Я встретился с футуристом, но не с одним из тех вульгарных парней, которых видел во время шествия на Невском. В Коле я разглядел нечто такое, что произвело на меня сильное впечатление; футуристы и прочие современные мошенники ничего подобного не добились. Он был наделен особым магнетизмом и, по крайней мере, немного разбирался в науке. Если он действительно богат – а, похоже, так оно и было, – он мог платить за частные уроки. В свою очередь, эти деньги пошли бы на кокаин, который он сможет раздобыть.
Ипполит теперь впился в меня взглядом. Думаю, что он заподозрил во мне конкурента, претендующего на внимание Коли. Это было смешно. Мне иногда случалось развлекаться мелкими интрижками с представителями моего пола. С кем не бывает? Я знаю, что это не шокирует английскую аудиторию, потому что подобное здесь в порядке вещей. Но мои отношения с Колей должны были ограничиться горячей дружбой и уважением. Я и впрямь нашел покровителя!
– Вам нравится Бодлер, Дмитрий Митрофанович?
– Поэт?
– Поэт, безусловно! – Коля шагнул к окну и раздвинул жалюзи; в комнату проник слабый петербургский свет. – Les tuyaux, les clochers ces mats de la cite! [75] – улыбнулся он. – Торжество городской жизни. Величайшие поэты никогда не были обитателями Аркадии, славившими пастухов и их спутниц. Величайшие поэты мира всегда воспевали достоинства улиц, трущоб, переулков и домов – того, что сотворил не Бог, а их собратья, люди. Быть истинным поэтом значит воспевать город. Воспевать город значит быть истинным революционером!
75
Строка из стихотворения Шарля Бодлера «Пейзаж»: «И созерцать церквей и труб недвижный лес» (пер. Эллиса).
Этот метод революционных действий казался вполне безопасным. Я был не особенно встревожен, хотя начал сомневаться, что Коля окажется подходящим работодателем. В полиции мое имя уже связали с одним радикалом, и здесь я, кажется, случайно столкнулся с другим. Но мне требовался кокаин, если я хотел продолжить работу, получить диплом, начать карьеру и даровать миру плоды моих исследований.
– Вийон, Бодлер, Лафорг, даже Пушкин, мой юный Дима. Все прославляли город. Невинность таится в сточных канавах мира, да? Это наша естественная окружающая среда, и для нас естественно воспевать ее. Природа – фабрика, жилой дом, газовый вентиль,
Не знаю, с чем это было связано – с восхищением собственной деятельностью или влиянием кокаина, – но меня, признаюсь, вдохновили Колины речи. Он выражал в поэзии все, о чем я думал, и вдохновлял меня на новые мечтания. Я видел, как мы, поэт и ученый, меняем весь мир. Те марширующие футуристы казались лишь хвастливыми подмастерьями. У них было мало общего с этим замечательным человеком.
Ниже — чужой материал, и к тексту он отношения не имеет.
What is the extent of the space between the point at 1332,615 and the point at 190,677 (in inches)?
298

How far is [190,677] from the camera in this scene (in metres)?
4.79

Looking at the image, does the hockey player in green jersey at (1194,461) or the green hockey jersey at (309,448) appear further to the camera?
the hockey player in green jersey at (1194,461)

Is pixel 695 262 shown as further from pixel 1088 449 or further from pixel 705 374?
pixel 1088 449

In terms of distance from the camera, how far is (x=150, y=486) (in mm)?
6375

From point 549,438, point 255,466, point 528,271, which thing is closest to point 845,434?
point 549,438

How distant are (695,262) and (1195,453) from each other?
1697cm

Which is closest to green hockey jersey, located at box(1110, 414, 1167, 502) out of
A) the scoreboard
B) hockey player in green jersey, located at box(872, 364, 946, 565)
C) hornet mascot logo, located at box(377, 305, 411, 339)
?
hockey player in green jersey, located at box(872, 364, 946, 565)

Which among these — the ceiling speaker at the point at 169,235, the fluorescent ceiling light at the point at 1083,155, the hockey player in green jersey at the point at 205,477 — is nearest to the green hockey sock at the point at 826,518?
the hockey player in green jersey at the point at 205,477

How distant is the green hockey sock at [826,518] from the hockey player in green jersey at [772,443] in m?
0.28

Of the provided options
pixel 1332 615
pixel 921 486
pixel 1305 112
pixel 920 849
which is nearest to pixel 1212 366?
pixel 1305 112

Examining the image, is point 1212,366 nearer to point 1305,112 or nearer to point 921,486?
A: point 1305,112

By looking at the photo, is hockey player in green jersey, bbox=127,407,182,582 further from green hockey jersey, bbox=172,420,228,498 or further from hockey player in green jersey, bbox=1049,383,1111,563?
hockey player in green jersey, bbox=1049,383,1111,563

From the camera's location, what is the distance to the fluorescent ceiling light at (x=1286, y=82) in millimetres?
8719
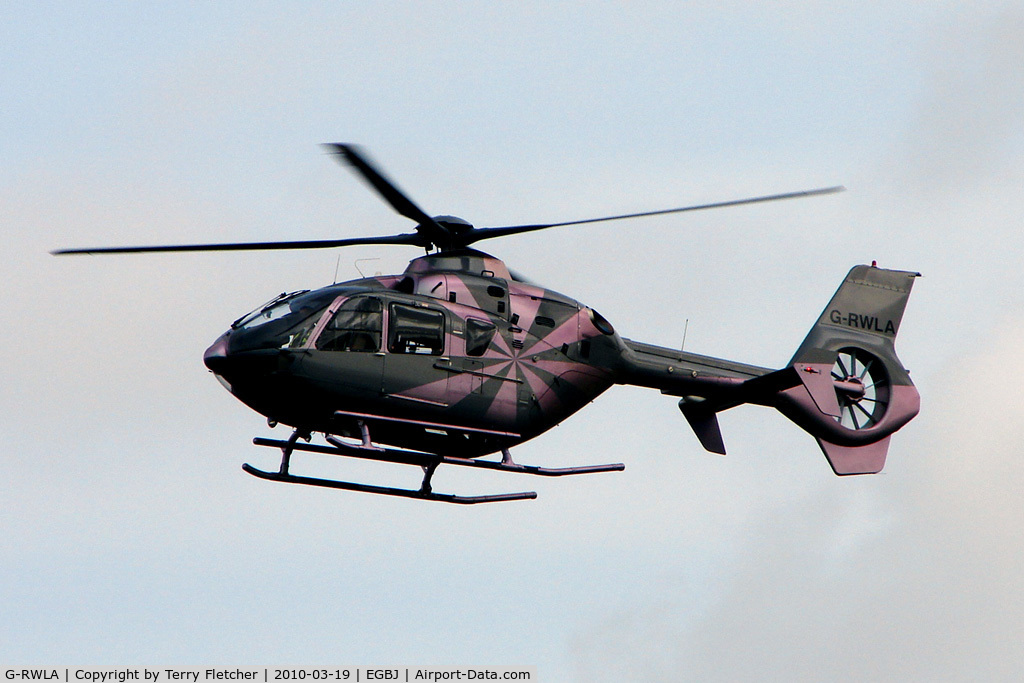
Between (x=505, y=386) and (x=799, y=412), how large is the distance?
23.2ft

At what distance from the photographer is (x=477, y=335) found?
24656 millimetres

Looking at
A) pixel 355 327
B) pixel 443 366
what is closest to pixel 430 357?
pixel 443 366

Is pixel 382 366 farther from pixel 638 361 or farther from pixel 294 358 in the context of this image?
pixel 638 361

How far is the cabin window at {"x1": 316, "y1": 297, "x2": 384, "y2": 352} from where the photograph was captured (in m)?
23.2

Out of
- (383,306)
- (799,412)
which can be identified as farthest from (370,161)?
(799,412)

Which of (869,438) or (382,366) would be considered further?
(869,438)

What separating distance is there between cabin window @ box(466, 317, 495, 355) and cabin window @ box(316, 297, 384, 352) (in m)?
1.65

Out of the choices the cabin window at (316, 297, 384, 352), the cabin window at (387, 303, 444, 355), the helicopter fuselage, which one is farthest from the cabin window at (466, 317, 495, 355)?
the cabin window at (316, 297, 384, 352)

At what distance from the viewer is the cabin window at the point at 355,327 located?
2317 centimetres

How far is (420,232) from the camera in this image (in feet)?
84.2

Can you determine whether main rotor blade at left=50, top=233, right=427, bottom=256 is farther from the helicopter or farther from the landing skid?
the landing skid

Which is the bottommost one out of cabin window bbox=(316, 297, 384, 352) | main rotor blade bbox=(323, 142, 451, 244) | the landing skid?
the landing skid

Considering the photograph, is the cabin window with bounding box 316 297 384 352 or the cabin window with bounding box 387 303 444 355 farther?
the cabin window with bounding box 387 303 444 355

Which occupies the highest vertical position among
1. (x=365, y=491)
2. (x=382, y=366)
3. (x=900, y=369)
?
(x=900, y=369)
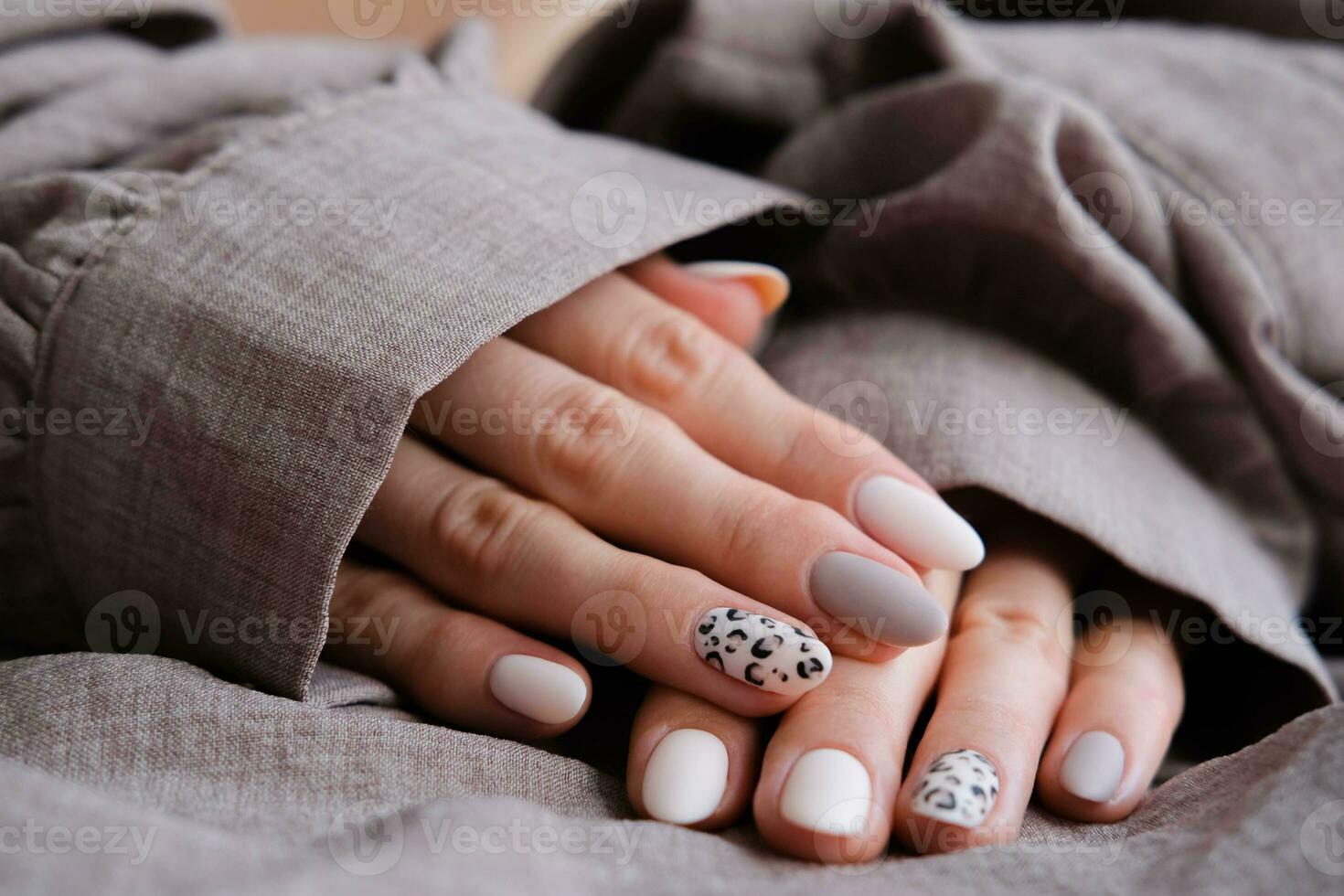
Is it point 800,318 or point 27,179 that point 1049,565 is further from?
point 27,179

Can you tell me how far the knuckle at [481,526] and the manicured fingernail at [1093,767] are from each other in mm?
266

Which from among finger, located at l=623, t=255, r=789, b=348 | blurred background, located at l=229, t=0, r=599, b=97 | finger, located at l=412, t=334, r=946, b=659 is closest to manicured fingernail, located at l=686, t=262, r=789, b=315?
finger, located at l=623, t=255, r=789, b=348

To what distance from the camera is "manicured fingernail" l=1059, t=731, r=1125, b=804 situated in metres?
0.44

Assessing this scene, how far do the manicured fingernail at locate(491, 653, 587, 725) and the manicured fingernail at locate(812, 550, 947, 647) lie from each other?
11 cm

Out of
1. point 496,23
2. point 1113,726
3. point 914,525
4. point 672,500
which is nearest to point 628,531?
point 672,500

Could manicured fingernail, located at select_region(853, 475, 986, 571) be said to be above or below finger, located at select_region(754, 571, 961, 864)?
above

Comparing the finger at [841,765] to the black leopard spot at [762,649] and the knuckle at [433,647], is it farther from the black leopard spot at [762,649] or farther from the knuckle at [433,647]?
the knuckle at [433,647]

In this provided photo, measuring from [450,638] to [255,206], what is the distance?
0.78 feet

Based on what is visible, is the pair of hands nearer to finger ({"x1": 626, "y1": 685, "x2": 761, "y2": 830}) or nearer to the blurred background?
finger ({"x1": 626, "y1": 685, "x2": 761, "y2": 830})

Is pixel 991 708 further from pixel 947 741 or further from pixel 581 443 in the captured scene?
pixel 581 443

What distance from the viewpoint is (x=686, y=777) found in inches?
16.0

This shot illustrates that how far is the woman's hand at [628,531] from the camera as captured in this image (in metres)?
0.44

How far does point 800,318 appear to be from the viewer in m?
0.70

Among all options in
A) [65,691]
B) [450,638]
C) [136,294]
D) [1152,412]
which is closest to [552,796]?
[450,638]
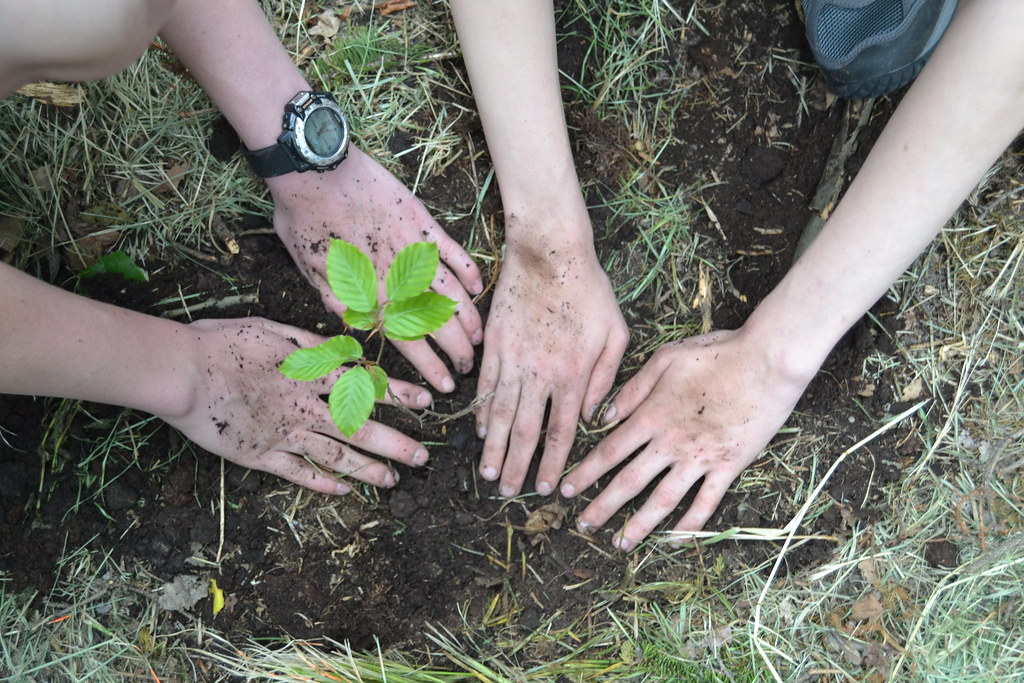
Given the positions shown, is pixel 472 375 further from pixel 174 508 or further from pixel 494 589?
pixel 174 508

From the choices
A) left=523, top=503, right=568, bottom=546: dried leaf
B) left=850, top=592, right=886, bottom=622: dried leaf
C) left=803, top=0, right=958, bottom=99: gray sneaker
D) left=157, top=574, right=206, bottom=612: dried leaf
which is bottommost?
left=157, top=574, right=206, bottom=612: dried leaf

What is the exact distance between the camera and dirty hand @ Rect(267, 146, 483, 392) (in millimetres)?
1673

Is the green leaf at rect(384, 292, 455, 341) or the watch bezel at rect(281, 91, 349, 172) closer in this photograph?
the green leaf at rect(384, 292, 455, 341)

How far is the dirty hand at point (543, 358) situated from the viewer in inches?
66.6

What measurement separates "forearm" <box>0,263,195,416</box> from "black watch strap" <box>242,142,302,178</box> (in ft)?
1.30

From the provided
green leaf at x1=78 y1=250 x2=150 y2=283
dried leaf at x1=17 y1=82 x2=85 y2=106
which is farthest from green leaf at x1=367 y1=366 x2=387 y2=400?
dried leaf at x1=17 y1=82 x2=85 y2=106

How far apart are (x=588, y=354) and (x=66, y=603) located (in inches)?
52.7

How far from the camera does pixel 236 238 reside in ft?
5.89

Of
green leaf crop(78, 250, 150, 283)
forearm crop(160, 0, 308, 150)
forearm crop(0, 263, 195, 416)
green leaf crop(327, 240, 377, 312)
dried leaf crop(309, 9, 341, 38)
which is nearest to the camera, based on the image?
green leaf crop(327, 240, 377, 312)

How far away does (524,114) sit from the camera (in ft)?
5.28

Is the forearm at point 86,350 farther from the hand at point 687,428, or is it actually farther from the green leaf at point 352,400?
the hand at point 687,428

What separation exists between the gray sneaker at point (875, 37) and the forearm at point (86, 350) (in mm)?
1611

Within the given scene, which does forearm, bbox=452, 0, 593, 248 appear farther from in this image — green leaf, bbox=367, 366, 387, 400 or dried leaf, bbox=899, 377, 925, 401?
dried leaf, bbox=899, 377, 925, 401

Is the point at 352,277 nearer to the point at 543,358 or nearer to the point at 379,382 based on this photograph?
the point at 379,382
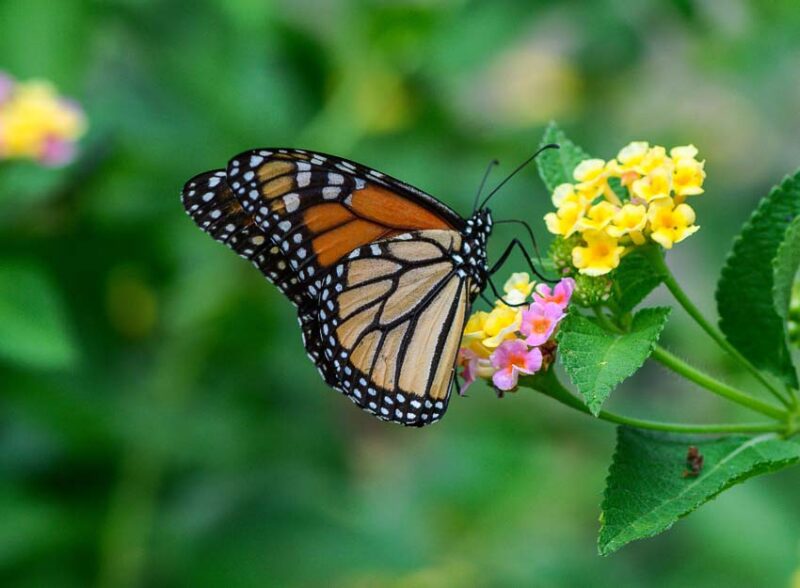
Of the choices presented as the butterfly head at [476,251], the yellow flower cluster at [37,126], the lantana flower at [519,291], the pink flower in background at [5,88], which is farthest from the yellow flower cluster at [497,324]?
the pink flower in background at [5,88]

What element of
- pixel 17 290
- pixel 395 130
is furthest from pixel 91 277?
pixel 395 130

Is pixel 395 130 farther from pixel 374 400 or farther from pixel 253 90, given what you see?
pixel 374 400

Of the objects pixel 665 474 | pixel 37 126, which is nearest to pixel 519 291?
pixel 665 474

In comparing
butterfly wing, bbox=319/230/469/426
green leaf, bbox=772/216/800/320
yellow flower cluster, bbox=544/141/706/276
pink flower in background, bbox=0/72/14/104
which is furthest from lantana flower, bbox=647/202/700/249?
pink flower in background, bbox=0/72/14/104

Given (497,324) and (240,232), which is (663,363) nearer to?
(497,324)

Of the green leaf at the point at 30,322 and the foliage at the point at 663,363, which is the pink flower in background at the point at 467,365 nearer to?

– Я хотел бы прочитать ваши стихи, – сказал я.
Коля рассмеялся:
– Это невозможно. Садись, выпей еще абсента. Я зимой сжег все свои стихи. Они не дотягивали до нужного уровня – всего лишь подражания Бодлеру и Лафоргу. Нет никакого смысла добавлять второсортные стихи к той куче, которая уже завалила наш город. Я подожду, когда кончится война, или наступит революция, или случится армагеддон или апокалипсис, и тогда снова начну писать.
Он опустился на большой диван посреди комнаты и взял бутылку.
– Ты уже допил?
– Если больше не осталось… – Я коснулся рукой своего бокала.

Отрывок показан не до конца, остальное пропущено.